E ora vengo alla mia obiezione principale. Non tanto e solo il fatto che in ogni serialità la nostra esperienza è come preformata, e tende a escludere novità troppo dirompenti: non esiste più cioè la possibilità della perturbazione, dell’alterità, dell’incidente (come ha spiegato Emiliano Laurenzi). Eppure l’esperienza individuale del mondo si fa proprio attraverso un trauma, una deviazione dall’ordine, che ci rivela all’improvviso la verità di qualcosa. Ma il punto è che la serialità contiene un inganno, una promessa che non può mantenere. Guardando i 92 episodi di Mad Men sui pubblicitari americani degli anni 60, una delle serie più belle di sempre per qualità drammaturgica e visiva, mi sono venuti in mente due celebri versi di Rimbaud”: “È ritrovata. / Che cosa? L’eternità”. Ho pensato cioè, per un momento, che l’eternità è non finire più di guardare in TV Mad men. Non 92 soli episodi, ma 929, 9,200, 92.000, etc. etc.

La serialità televisiva è la migliore approssimazione laica al tempo eterno delle religioni. Fino alla prossima puntata sappiamo che non moriremo. Mica possiamo perdercela (l’archetipo è Sherazade, tessitrice inesauribile di storie per non morire). Però sappiamo altresì che la vita del singolo ha una fine. La partita si gioca interamente in quella combinazione di ripetizione e differenza. La serialità narrativa non riesce a immaginare la propria fine, non vuole farlo. Anzi, come il replicante di Blade Runner una volta che apprende di essere anch’essa un congegno a tempo, con una inevitabile conclusione, una serie TV vorrebbe uccidere il proprio autore! Di qui tra l’altro la debolezza di ogni finale di serie. E allora, per salvare l’esperienza, proviamo a immaginare una narrazione non serializzabile.

Ad esempio: un racconto breve, una short story è assai meno serializzabile di un romanzo. Nel racconto ritorna il rimosso – per riprendere la teoria freudiana di Francesco Orlando – ma non abbiamo il tempo di elaborarlo come invece nel romanzo: il racconto finisce un attimo prima che possiamo farlo. Ci lascia inermi di fronte al rimosso, in balia dei suoi demoni: non sappiamo bene cosa avverrà di noi.

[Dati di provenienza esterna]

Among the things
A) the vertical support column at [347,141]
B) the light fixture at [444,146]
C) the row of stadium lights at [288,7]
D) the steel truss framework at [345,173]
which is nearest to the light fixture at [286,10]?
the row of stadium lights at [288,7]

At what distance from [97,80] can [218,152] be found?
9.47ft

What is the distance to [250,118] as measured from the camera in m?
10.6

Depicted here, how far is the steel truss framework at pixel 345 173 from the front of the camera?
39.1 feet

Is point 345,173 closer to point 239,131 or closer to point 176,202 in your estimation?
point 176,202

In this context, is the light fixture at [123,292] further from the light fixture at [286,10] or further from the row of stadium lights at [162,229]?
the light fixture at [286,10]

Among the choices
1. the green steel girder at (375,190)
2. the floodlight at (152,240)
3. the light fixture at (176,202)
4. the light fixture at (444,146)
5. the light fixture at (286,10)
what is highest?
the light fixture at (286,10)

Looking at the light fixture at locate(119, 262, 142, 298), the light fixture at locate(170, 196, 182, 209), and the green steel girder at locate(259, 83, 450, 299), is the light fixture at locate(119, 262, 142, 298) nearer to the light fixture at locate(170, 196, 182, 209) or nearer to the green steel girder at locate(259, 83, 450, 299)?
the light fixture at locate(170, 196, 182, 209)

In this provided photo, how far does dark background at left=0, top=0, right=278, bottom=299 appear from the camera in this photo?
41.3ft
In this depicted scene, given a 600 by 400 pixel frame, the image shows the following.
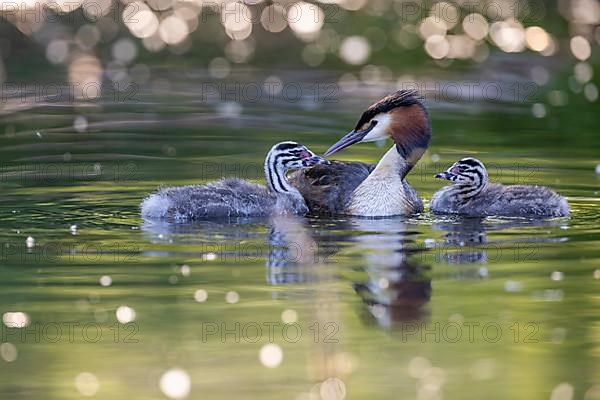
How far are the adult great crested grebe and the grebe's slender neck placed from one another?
29cm

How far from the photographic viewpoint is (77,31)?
24.4 meters

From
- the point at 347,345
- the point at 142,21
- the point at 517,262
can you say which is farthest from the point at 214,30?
the point at 347,345

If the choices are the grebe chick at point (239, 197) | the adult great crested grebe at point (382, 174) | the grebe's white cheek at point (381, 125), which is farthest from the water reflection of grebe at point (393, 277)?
the grebe's white cheek at point (381, 125)

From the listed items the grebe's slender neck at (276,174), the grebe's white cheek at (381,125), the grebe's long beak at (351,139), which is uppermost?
the grebe's white cheek at (381,125)

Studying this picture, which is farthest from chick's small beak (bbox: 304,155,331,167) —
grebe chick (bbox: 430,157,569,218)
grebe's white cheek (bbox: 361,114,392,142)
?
grebe chick (bbox: 430,157,569,218)

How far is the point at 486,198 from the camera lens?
Result: 12.1 m

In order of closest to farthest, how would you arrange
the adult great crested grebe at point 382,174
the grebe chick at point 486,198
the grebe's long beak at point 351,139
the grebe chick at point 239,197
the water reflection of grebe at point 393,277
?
the water reflection of grebe at point 393,277 → the grebe chick at point 239,197 → the grebe chick at point 486,198 → the adult great crested grebe at point 382,174 → the grebe's long beak at point 351,139

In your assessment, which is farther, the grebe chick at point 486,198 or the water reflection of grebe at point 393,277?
the grebe chick at point 486,198

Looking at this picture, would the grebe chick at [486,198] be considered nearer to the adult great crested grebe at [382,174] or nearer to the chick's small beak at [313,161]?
the adult great crested grebe at [382,174]

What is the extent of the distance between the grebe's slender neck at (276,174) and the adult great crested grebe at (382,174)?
0.96ft

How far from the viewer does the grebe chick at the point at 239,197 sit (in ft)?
37.8

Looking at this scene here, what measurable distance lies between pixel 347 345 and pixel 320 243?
2.73 metres

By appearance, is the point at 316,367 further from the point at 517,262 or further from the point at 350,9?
the point at 350,9

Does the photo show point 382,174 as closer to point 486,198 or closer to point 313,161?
point 313,161
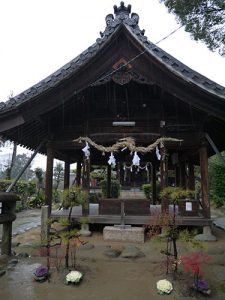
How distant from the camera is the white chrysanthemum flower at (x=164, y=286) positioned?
15.8ft

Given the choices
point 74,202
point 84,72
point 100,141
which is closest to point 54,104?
point 84,72

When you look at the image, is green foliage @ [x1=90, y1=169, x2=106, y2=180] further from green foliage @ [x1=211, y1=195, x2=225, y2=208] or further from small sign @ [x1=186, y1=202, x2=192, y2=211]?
small sign @ [x1=186, y1=202, x2=192, y2=211]

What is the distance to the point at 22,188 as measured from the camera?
22516mm

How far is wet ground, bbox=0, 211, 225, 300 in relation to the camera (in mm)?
4770

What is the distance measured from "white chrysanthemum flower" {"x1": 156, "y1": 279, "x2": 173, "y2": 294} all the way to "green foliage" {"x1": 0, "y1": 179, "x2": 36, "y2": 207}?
679 inches

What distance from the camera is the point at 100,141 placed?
10023 millimetres

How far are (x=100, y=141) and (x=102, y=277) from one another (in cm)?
528

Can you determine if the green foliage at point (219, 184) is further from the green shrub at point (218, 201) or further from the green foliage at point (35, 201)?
the green foliage at point (35, 201)

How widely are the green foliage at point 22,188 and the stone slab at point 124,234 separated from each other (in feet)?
43.5

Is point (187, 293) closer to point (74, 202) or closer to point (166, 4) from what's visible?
point (74, 202)

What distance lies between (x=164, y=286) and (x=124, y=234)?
3991mm

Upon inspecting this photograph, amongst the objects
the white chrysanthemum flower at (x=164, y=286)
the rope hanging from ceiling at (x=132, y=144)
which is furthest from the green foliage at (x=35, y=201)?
the white chrysanthemum flower at (x=164, y=286)

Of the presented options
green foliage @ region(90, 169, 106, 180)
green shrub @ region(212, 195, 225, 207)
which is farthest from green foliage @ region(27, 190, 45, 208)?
green shrub @ region(212, 195, 225, 207)

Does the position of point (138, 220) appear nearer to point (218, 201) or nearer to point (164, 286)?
point (164, 286)
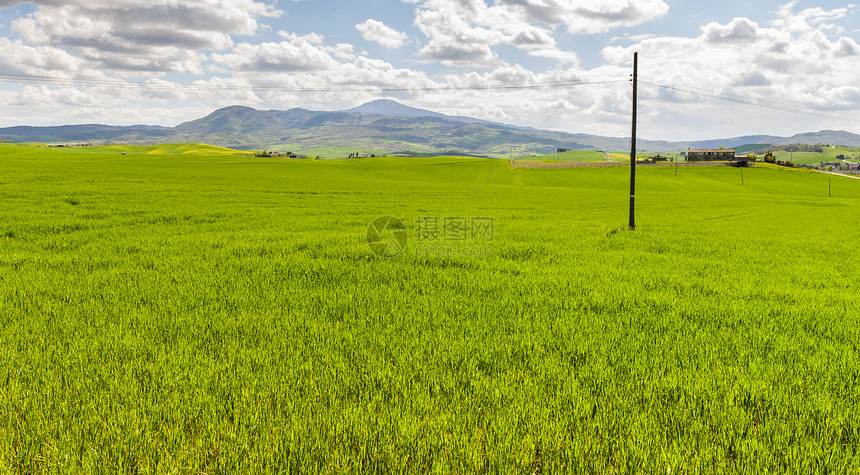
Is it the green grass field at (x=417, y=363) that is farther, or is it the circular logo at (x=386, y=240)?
the circular logo at (x=386, y=240)

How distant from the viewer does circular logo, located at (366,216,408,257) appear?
511 inches

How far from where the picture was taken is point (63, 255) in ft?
38.2

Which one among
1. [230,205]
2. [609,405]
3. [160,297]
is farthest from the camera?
[230,205]

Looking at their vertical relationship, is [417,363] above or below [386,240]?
below

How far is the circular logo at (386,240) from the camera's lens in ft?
42.5

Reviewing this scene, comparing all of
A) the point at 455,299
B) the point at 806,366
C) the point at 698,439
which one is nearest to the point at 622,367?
the point at 698,439

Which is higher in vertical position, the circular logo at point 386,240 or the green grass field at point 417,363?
the circular logo at point 386,240

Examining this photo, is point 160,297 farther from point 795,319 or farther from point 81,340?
point 795,319

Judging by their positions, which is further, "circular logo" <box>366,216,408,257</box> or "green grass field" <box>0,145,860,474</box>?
"circular logo" <box>366,216,408,257</box>

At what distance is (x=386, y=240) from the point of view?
49.0ft

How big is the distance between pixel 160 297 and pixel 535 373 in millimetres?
7572

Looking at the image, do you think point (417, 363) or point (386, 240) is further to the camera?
point (386, 240)

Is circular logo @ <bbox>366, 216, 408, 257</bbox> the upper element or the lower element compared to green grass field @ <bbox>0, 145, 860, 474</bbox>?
upper

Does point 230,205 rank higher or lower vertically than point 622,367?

I Malavoglia e i Karamazov possiamo serializzarli, ma un racconto come Bartleby lo scrivano o La metamorfosi no. Resistono al riuso. O meglio, possiamo anche serializzarli – Bartleby protagonista di una catena di episodi in cui risponde sempre “Preferirei di no” a qualsiasi nuova richiesta, mentre Gregor Samsa in ogni episodio potrebbe risvegliarsi trasformato in un insetto diverso – , ma depotenziandoli totalmente, trasformandoli in parodia. Cari massmediologi, dovete rassegnarvi: non tutto, fortunatamente, è serializzabile!